La tromba italiana e la sordina tedesca

È spiacevole ma doveroso prendere in seria considerazione alcuni fatti che avvengono in Germania. Nella cittadina di Volkmarsen, in Assia, un’auto lanciata a tutta velocità piomba sulla folla in costume accorsa per partecipare al tradizionale corteo carnevalesco del lunedì: vicino ad un supermarket vengono travolte con violenza almeno 30 persone, tra cui molti bambini anche piccoli, non meno di 7 i feriti in condizioni molto gravi. Alla guida del veicolo, un Mercedes Van color argento, un 29enne tedesco – uno di Volkmarsen – apparentemente senza un background da estremista politico: a detta degli inquirenti ha puntato intenzionalmente sul pubblico accorso per assistere alla parata. Molti in costume, con indosso le maschere e truccati. Tanti, tantissimi, i bambini.

La Procura generale di Francoforte – che ha assunto il caso – “non esclude un attentato”, ma non si azzarda ancora di fare ulteriori ipotesi. A neanche una settimana dalla strage di Hanau – dove Tobias Rethjan, un estremista di destra, ha ucciso 9 persone di origine straniera scelte a caso, prima di uccidere la propria madre e infine se stesso – il Land della Germania centrale piomba di nuovo nella paura e nello choc. E per di più per un atto violento che fa tornare alla memoria l’attacco del dicembre 2016 al Breitscheidplatz di Berlino, quando il terrorista Anis Amri fece piombare il suo Tir sulla folla di un mercatino natalizio provocando 12 morti e 56 feriti.

**Sezione dati**
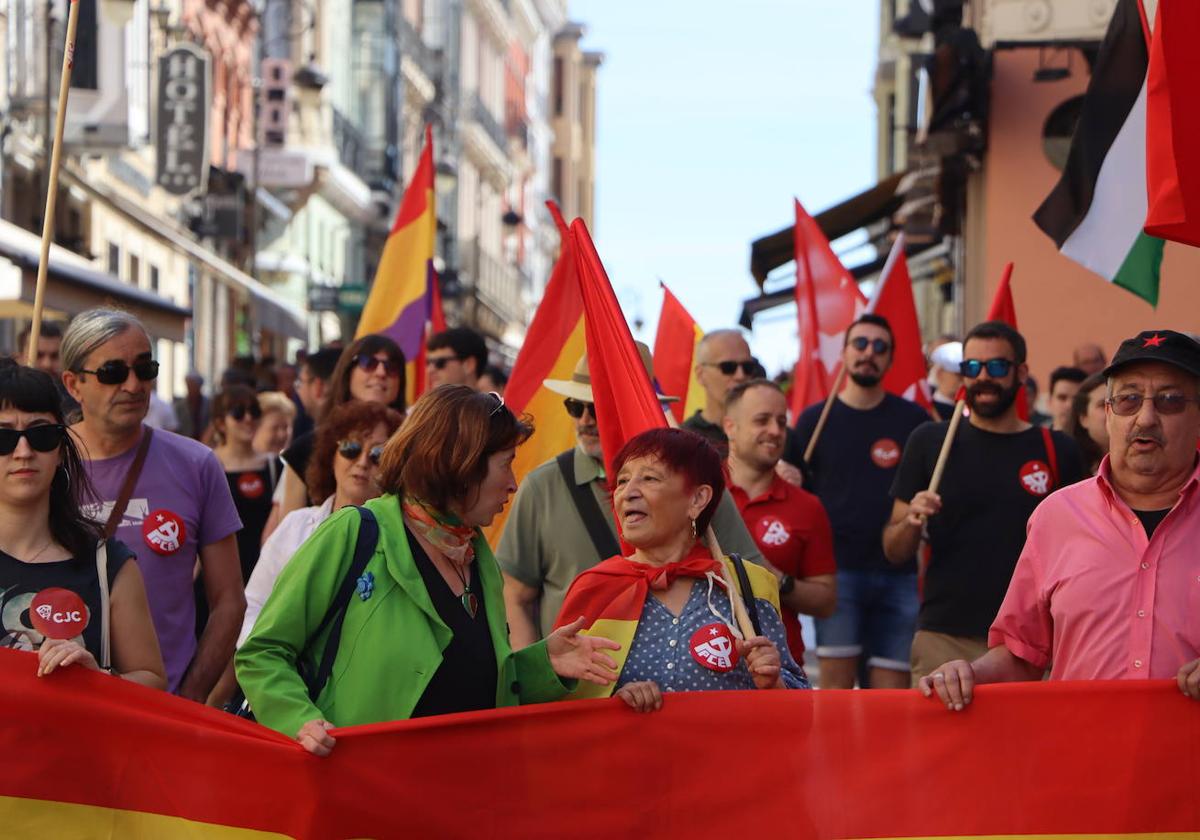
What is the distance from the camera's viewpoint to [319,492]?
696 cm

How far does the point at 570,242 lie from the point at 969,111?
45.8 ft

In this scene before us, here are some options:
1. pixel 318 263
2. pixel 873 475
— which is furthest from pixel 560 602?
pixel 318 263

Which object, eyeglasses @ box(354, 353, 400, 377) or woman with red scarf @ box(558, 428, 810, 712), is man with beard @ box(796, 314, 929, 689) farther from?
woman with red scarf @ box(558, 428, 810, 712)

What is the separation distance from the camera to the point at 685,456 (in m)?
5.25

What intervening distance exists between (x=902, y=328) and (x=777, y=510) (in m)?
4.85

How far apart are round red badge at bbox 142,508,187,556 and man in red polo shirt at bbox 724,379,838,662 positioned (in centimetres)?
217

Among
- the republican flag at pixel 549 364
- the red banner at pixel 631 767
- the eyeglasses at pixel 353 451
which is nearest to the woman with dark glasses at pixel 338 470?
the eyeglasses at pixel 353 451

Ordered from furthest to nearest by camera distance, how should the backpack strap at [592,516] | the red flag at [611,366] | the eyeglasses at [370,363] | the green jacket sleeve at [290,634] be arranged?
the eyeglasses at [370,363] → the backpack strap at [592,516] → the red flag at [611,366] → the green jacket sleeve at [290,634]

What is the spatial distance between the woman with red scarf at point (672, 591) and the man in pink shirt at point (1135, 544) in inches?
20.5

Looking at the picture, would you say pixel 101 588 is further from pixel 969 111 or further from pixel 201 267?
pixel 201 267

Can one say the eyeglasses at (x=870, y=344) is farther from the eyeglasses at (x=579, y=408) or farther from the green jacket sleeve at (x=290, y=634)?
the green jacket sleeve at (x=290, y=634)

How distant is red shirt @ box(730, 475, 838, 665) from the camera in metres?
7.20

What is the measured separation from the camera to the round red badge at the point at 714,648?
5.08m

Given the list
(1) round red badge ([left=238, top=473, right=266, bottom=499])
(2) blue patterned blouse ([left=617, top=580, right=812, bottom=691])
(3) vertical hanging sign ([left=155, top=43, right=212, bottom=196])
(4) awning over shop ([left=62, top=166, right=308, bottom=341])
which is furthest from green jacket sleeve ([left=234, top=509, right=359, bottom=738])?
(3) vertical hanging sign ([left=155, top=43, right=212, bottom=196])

**Cosa farai**
- 1) Secondo il testo, che veicolo guidava il 29enne che ha investito la folla a Volkmarsen?
- 2) Ricopia dal testo il passo che va da "La tromba italiana" a "tantissimi, i bambini.".

**Le risposte**
- 1) Un Mercedes Van color argento.

- 2)
La tromba italiana e la sordina tedesca

È spiacevole ma doveroso prendere in seria considerazione alcuni fatti che avvengono in Germania. Nella cittadina di Volkmarsen, in Assia, un’auto lanciata a tutta velocità piomba sulla folla in costume accorsa per partecipare al tradizionale corteo carnevalesco del lunedì: vicino ad un supermarket vengono travolte con violenza almeno 30 persone, tra cui molti bambini anche piccoli, non meno di 7 i feriti in condizioni molto gravi. Alla guida del veicolo, un Mercedes Van color argento, un 29enne tedesco – uno di Volkmarsen – apparentemente senza un background da estremista politico: a detta degli inquirenti ha puntato intenzionalmente sul pubblico accorso per assistere alla parata. Molti in costume, con indosso le maschere e truccati. Tanti, tantissimi, i bambini.